## 13.28 K-groups

A tiny bit about $K_0$ of a triangulated category.

Definition 13.28.1. Let $\mathcal{D}$ be a triangulated category. We denote $K_0(\mathcal{D})$ the zeroth $K$-group of $\mathcal{D}$. It is the abelian group constructed as follows. Take the free abelian group on the objects on $\mathcal{D}$ and for every distinguished triangle $X \to Y \to Z$ impose the relation $[Y] - [X] - [Z] = 0$.

Observe that this implies that $[X[n]] = (-1)^ n[X]$ because we have the distinguished triangle $(X, 0, X, 0, 0, -\text{id})$.

Lemma 13.28.2. Let $\mathcal{A}$ be an abelian category. Then there is a canonical identification $K_0(D^ b(\mathcal{A})) = K_0(\mathcal{A})$ of zeroth $K$-groups.

Proof. Given an object $A$ of $\mathcal{A}$ denote $A$ the object $A$ viewed as a complex sitting in degree $0$. If $0 \to A \to A' \to A'' \to 0$ is a short exact sequence, then we get a distinguished triangle $A \to A' \to A'' \to A$, see Section 13.12. This shows that we obtain a map $K_0(\mathcal{A}) \to K_0(D^ b(\mathcal{A}))$ by sending $[A]$ to $[A]$ with apologies for the horrendous notation.

On the other hand, given an object $X$ of $D^ b(\mathcal{A})$ we can consider the element

$c(X) = \sum (-1)^ i[H^ i(X)] \in K_0(\mathcal{A})$

Given a distinguished triangle $X \to Y \to Z$ the long exact sequence of cohomology (13.11.1.1) and the relations in $K_0(\mathcal{A})$ show that $c(Y) = c(X) + c(Z)$. Thus $c$ factors through a map $c : K_0(D^ b(\mathcal{A})) \to K_0(\mathcal{A})$.

- _DATASET ENTRIES_:

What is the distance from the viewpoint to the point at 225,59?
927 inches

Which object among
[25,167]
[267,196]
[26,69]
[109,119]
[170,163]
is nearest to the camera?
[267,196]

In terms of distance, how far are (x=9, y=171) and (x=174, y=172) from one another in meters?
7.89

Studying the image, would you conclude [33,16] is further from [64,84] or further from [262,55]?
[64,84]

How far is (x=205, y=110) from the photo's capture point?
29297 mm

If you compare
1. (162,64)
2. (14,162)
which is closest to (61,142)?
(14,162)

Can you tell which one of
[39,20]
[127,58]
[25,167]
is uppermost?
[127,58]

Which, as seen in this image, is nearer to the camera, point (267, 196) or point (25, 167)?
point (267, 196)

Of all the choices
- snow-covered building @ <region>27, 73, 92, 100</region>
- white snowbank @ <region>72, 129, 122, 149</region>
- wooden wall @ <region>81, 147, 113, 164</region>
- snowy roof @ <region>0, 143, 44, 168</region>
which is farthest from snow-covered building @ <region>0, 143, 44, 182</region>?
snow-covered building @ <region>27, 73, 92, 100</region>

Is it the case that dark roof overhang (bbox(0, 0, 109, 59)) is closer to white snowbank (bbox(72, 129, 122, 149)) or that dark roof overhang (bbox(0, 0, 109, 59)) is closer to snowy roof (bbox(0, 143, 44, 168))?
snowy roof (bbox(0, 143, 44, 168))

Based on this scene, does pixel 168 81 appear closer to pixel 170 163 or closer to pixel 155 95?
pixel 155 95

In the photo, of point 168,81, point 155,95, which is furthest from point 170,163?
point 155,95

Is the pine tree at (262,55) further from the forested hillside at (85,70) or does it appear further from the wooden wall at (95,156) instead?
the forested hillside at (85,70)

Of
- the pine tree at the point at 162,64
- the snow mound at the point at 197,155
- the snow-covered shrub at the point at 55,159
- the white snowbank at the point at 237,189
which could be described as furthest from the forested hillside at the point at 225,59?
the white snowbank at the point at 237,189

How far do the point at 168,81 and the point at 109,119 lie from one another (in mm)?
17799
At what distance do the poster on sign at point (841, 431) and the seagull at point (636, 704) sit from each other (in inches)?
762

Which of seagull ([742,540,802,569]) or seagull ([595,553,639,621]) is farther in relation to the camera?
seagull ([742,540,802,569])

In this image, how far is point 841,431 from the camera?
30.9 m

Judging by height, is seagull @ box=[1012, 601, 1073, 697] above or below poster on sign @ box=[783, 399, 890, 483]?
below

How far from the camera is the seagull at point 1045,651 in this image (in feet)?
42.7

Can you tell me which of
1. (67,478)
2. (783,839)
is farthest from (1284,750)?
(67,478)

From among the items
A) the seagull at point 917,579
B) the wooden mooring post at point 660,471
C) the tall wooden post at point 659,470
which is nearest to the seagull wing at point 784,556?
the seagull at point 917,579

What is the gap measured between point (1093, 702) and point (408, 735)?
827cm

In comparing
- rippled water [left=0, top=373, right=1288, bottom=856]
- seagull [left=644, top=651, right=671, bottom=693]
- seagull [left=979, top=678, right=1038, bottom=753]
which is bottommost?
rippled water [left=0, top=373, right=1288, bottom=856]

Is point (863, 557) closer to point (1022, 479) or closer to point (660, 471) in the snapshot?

- _WHAT YOU WILL DO_:
#1 Answer these questions from the section on K-groups:
(a) For every distinguished triangle X → Y → Z, what relation is imposed when constructing K_0 of a triangulated category?
(b) What does [X[n]] equal?
(c) Which section is cited for the distinguished triangle obtained from a short exact sequence?
#2 Copy the section on K-groups between "Observe that this" and "the horrendous notation.", inclusive.

- _SOLUTIONS PER TASK_:
#1
(a) [Y] − [X] − [Z] = 0
(b) (−1)^n[X]
(c) Section 13.12

#2
Observe that this implies that $[X[n]] = (-1)^ n[X]$ because we have the distinguished triangle $(X, 0, X, 0, 0, -\text{id})$.

Lemma 13.28.2. Let $\mathcal{A}$ be an abelian category. Then there is a canonical identification $K_0(D^ b(\mathcal{A})) = K_0(\mathcal{A})$ of zeroth $K$-groups.

Proof. Given an object $A$ of $\mathcal{A}$ denote $A$ the object $A$ viewed as a complex sitting in degree $0$. If $0 \to A \to A' \to A'' \to 0$ is a short exact sequence, then we get a distinguished triangle $A \to A' \to A'' \to A$, see Section 13.12. This shows that we obtain a map $K_0(\mathcal{A}) \to K_0(D^ b(\mathcal{A}))$ by sending $[A]$ to $[A]$ with apologies for the horrendous notation.